La Chambre d’Appel était finalement amenée à répondre à laquelle de savoir si les trois accusés sont coupables des faits de crimes de guerre et de crimes contre l’humnaité commis à Koundjili et Lemouna comme l’a déterminé la Section d’Assise.

Statuant en dernier ressort, la Chambre d’Appel a reformé le jugement querellé en déclarant tous les accusés coupables des chefs d’accusation sus-évoqués à l’exception pour ISSA SALLET alias Bozizé des faits du crime contre l’humanité d’autres actes inhumains (article 153 alinéa 12 du Code pénal) et du crime de guerre d’atteintes à la dignité des personnes (article 156 du Code pénal en combinaison avec l’article 3-1-c commun aux Conventions de Genève) en ce qui concerne les événements survenus le 21 mai 2019 à Koundjili. Sa peine est par conséquent, réduite à 30 ans d’emprisonnement tan disque celles de ses co-accusés sont restées inchangées.

Cette première condamnation définitive prononcée par la CPS à un trimestre de son cinquième anniversaire, appelle à réfléchir sur deux points relativement à la mission de lutte contre l’impunité qui lui est dévolue.
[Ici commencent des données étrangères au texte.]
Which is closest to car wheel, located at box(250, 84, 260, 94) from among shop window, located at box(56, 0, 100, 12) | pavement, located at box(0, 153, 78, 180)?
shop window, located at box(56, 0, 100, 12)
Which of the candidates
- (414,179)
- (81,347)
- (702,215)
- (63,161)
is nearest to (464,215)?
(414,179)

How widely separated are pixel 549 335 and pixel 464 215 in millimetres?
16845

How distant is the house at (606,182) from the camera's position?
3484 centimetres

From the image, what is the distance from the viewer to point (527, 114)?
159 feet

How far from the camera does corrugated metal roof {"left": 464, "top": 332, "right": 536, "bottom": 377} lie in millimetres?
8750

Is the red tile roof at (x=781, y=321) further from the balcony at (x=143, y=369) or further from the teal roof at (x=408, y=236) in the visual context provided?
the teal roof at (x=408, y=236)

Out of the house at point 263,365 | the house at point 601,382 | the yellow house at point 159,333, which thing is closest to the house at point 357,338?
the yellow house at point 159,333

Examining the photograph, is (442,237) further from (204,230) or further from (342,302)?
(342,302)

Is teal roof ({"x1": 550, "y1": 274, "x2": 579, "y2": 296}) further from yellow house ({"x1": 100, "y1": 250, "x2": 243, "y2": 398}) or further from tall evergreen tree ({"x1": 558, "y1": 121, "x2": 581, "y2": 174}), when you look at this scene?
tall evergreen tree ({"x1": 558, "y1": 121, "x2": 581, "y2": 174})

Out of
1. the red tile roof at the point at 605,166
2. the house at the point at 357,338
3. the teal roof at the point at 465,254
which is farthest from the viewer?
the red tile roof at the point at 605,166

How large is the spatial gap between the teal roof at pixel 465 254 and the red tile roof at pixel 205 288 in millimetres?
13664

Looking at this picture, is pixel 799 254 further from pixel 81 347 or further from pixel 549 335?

D’abord, elle a le mérite de démontrer la capacité de la CPS à conduire une procédure judiciaire de la phase d’enquête à la tenue d’un procès assortie d’un jugement de condamnation ouvrant voie à l’exécution de la peine prononcée. De quoi conclure à son aptitude à être à la hauteur des attentes des victimes, sans doute élevées.

Cependant, cette première procédure conduite à terme par la CPS a permis d’éclairer l’opinion publique sur les faiblesses de la Cour à l’instar de la lenteur de la procédure. En effet, officiellement enclenchée le 30 juillet 2019 par le réquisitoire introductif du procureur spécial, celle-ci a abouti le 20 juillet 2023 par le prononcé du verdict devant par la Chambre d’Appel ; soit près de quatre (4) années pour une affaire. En cela, la procédure devant la CPS ne se distingue guère de celle devant la CPI en termes de durée. Or, il sied de rappeler que cette CPS a une compétence temporelle limitée et que sa création dans l’organisation judiciaire centrafricaine se justifie en partie par la volonté de pallier à la lenteur procédurale, propre aux juridictions internationales. En conséquence, l’on affirmera qu’il sera difficile pour la CPS avec cette allure, de juger un nombre important de dossiers comme attendu. Un défi supplémentaire aux nombreux autres que connait déjà cette juridiction hybride dans sa mission de lutte contre l’impunité des crimes graves du droit international telle qu’énoncée à l’article 3 de sa loi de création.